I'm a female-to-male, but I can say that many people feel VERY scared about telling ANYONE. Even if they're not scared to tell you, they might be scared of something else that's hard to explain. When you're transgender you're usually extremely depressed (even if it doesn't show). Depression causes a lot of irrational fear, and intensifies your normal fears. I've known multiple people who really wanted to transition but were too scared to even look up any info about how you actually begin the process.
I met my wife online and knew her for three years before we ever met in person, and soon after we started dating. For those three years I had thought she was a guy because she refused to tell me her gender (and hadn't ever corrected me). So I was really surprised when we met of course, but that didn't change anything about how we were friends. I like her so much that I assume I'd still have been willing to try dating her even if she had been male - since her looks and gender isn't the reason why I like her, it's her personality. Your general personality doesn't change after you transition, but I think you normally become a better person because you're much happier. For example, I help out around the house more, I eat better, I'm much less grouchy, but I'm still me.
My wife says "I don't think about your body, I just think about the fact that it's YOU" so the transition doesn't bother her in that way. Probably someone who met in person from the beginning and always had a fixed idea of what someone looked/sounded like has a harder time, I don't know.
When I told my family it was because I had already started the therapy process and had been living as a male for a year. I thought I could hide it until after I had started hormones, but I could no longer stand it that they called me "she" and so on. It felt like a knife to the gut every time. It got so bad (because I was so depressed), that I felt "do they want me to kill myself?" and at that point I had to just tell them, otherwise perhaps I really would have killed myself.
In fact there was no reason for me to hide it, really. They had never been against gay people, and they knew/assumed that I was gay. My mom was pretty sexist and also tried to put me in a dress a few times, but I lived with my dad so the situation wasn't all that bad. But it was like my brain had decided "this is how things have always been; they've always called me female" and I was deadly scared about the whole thing because it would disrupt what was "normal" for us. The specific topic of what they thought about ->-bleeped-<- had never come up and that's where the fear stemmed from.
I had seen how people treated stuff like male-to-female crossdressers on TV that aired where I lived - they were always ugly and were essentially just a joke. That was all I knew of transgender people (since they never appeared in books) until I began researching myself, and that was how I assumed my parents thought of transgender people.
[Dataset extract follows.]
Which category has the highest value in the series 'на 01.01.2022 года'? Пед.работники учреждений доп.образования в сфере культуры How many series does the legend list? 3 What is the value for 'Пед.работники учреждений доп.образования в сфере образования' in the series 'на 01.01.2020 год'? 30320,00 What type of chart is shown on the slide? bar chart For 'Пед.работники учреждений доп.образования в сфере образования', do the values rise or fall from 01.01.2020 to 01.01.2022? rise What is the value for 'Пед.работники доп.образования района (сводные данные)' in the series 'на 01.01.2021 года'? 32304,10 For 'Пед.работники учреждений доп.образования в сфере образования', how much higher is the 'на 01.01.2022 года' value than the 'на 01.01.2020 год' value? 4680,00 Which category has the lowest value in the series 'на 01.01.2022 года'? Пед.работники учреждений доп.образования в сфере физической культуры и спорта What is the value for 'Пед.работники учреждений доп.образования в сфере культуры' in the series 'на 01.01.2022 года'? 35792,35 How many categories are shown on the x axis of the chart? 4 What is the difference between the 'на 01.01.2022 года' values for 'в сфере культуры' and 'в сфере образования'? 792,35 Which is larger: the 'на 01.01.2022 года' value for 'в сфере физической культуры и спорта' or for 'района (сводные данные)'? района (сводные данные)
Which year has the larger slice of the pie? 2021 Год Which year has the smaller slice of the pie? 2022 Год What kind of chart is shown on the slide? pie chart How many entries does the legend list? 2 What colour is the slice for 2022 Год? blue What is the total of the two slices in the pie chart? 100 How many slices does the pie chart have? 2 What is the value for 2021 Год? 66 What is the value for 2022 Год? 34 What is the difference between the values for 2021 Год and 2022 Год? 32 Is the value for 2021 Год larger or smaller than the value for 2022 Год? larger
Actually, in the end I was right to hide it for as long as I could from them but I won't go into that here lol!
Some transgender people who want kids desperately want to transition before their kid is old enough to be able to remember them as the wrong gender.
As for talking or not talking to your partner about it... I remember that when I was telling my father, I had so much pent-up emotion and I was so depressed that I just said some really weird things. The further I got into my transition (especially after I had my first chest surgery) the more sympathetic I became to other people and the more emotional feelings I got when GLBT topics came up. As in nowdays if someone talks about growing up as transgender on TV I actually end up crying. I also end up crying at stuff talking about the end of adolescence, probably since that's when I realized I was transgender and realized "ah, THAT'S my problem" and nowadays I feel sort of like I "missed out" on my entire childhood or something. Me crying would have been unheard of before, so you should prepare for possible weird stuff like that I guess...
I think it helps to go out and read/watch media with transgender stuff in it, you can do it together if you'd like. I tend to do this with my wife, then she can ask me "Is it really like that? I don't get it at all" and I can say yes or no. In the meantime, I feel like I don't have to give her a big speech or anything because we can both "experience" things through the movie.
If you want some fiction recommendations and don't already know about these, "Hourou Musuko" is a comic about both a boy who wants to be a girl and a girl who wants to be a boy (the boy-to-girl is the main character), it shows them beginning to realize their feelings in elementary school and follows them all the way until the start of university. Out of everything that I've ever read and watched I think this is the thing that has treated ->-bleeped-<- the most nicely and realistically. The part about simply wanting to transition but all of society being so against it is the biggest thing.
"Peacock" is a movie about a guy who dresses up as a woman for half the day or so - having to hide that he does this from the whole town. It slowly grows into more and more of the time that he's dressed up (if I recall). I won't say more and spoil it. It's not specifically about ->-bleeped-<-, but the guy is really good at acting the female part, and it's not one of those American movies where you're supposed to just laugh at the guy in a dress. The part about "hiding" things is the biggest theme.
"Cockpit" is the only other one I remember right now, where a guy starts living as a woman because he can't get a job as a man. It's a sort of feminist comedy as I remember and the ending gets kinda crazy, but it's okay. Since it's a comedy, I don't know if it'd be best or worst to watch first if you do decide to watch anything together.